Background/Aims: The use of cold water during toothbrushing can cause dentine sensitivity and, to avoid this painful stimulus, some patients used to rinse their mouths with warm water when brushing. Thus, the objective of this study was to determine the effect of water temperature on the dental root surface during toothbrushing.
Materials and Methods : Fragments of bovine dental roots were submitted to 15,000 strokes in a toothbrushing machine using a slurry of toothpaste/water, medium brushes, and a 200-g load. They were randomly divided into two groups: toothbrushing with cold water or with hot water. Tooth wear was measured by loss of weight and by tissue height.
Statistical Analysis: The weight and height data obtained in 17 and 10 replicas respectively are presented as mean ± standard error of mean. The data were compared using the Kolgomorov-Smirnof (Lilliefors) test followed by one-way ANOVA. The level of significance was 5% (P < 0.05).
Results: There were no significant differences between the two experimental groups. The mean percentages of weight losses were 5.61 ± 1.66 for cold water and 6.25 ± 1.98 for hot water. The mean dentine height losses were 51.02 ± 15.92 µm for cold water and 63.54 ± 17.75 µm for hot water.
Conclusion: The use of warm water during toothbrushing promoted root dentine wear similar to that produced by the use of cold water. The results suggest that warm or cold water may be used during toothbrushing without any additional damage to the patients' dental hard tissues.

Keywords: Abrasion, dentin sensitivity, tooth wear

How to cite this article:
Scaramucci T, Marques MM, Soares-Geraldo D, Braga S, Sobral MA. The influence of water temperature during toothbrushing on root dentine: An in vitro study. Indian J Dent Res 2009;20:185-9

How to cite this URL:
Scaramucci T, Marques MM, Soares-Geraldo D, Braga S, Sobral MA. The influence of water temperature during toothbrushing on root dentine: An in vitro study. Indian J Dent Res [serial online] 2009 [cited 2019 Nov 21];20:185-9. Available from: http://www.ijdr.in/text.asp?2009/20/2/185/52899
Dental tissue loss is usually related to caries or non carious lesions. In non carious lesions, different processes can cause the loss, such as abfraction, attrition, erosion, abrasion, and/or their combination. [1] Abrasion is the result of mechanical and pathological wear of the dental surface, caused mainly by the toothbrushing process. [2] The amount of tooth wear caused by toothbrushing depends on the toothbrushing technique, [3] force of brushing, [4] the frequency and the duration of the process, [2] and the type of brush and dentifrice used. [5] Dental tissue loss occurs mostly in cervical areas, exposing dentine tubules and thereby predisposing them to dentine sensitivity.

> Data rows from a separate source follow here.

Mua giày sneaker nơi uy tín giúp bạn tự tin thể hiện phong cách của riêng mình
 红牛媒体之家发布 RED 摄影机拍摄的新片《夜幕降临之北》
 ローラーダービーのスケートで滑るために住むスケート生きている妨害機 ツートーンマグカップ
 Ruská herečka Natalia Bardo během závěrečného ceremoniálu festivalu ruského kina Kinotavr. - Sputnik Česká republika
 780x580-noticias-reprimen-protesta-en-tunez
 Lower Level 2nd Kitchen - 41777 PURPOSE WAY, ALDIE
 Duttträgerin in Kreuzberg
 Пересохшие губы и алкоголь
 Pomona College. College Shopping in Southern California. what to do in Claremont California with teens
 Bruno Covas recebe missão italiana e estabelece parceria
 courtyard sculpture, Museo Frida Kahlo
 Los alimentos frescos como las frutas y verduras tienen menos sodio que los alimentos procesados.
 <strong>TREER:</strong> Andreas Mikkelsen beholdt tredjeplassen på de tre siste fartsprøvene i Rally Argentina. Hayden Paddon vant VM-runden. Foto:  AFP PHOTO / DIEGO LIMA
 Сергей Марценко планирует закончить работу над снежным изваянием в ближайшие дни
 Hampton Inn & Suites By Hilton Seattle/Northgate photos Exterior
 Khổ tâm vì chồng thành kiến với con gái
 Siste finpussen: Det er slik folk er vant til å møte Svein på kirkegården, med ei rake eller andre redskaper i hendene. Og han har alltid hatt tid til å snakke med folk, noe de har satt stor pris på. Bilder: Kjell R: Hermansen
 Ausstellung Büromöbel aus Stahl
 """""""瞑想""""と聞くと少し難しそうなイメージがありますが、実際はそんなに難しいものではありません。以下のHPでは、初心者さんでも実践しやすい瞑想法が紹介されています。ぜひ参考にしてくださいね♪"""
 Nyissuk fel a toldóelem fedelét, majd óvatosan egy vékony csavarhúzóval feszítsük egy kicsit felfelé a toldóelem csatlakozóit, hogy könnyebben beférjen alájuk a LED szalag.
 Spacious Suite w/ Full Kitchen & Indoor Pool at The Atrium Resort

Dentine sensitivity is a relatively common condition. Its prevalence varies between 17% and 50%, [6],[7] depending on the population and the method used. Dentine sensitivity is characterized by a higher number of open and wider dentinal tubules per area when compared with non sensitive dentine. [8] In this condition, a short, sharp pain presenting variable intensity may occur. [9] This symptom may be induced by thermal, dehydrating, tactile, chemical, or osmotic stimuli. [5],[10] The most common source of this pain is cold, [6],[11],[12] which, in turn, is frequently associated with toothbrushing. [6] This led to the observation by our group in the general clinic that patients with dentine sensitivity usually reported that they brushed their teeth with warm water, especially in cold days, in order to minimize discomfort. However, the influence of this habit on dental tissue loss during toothbrushing is unknown.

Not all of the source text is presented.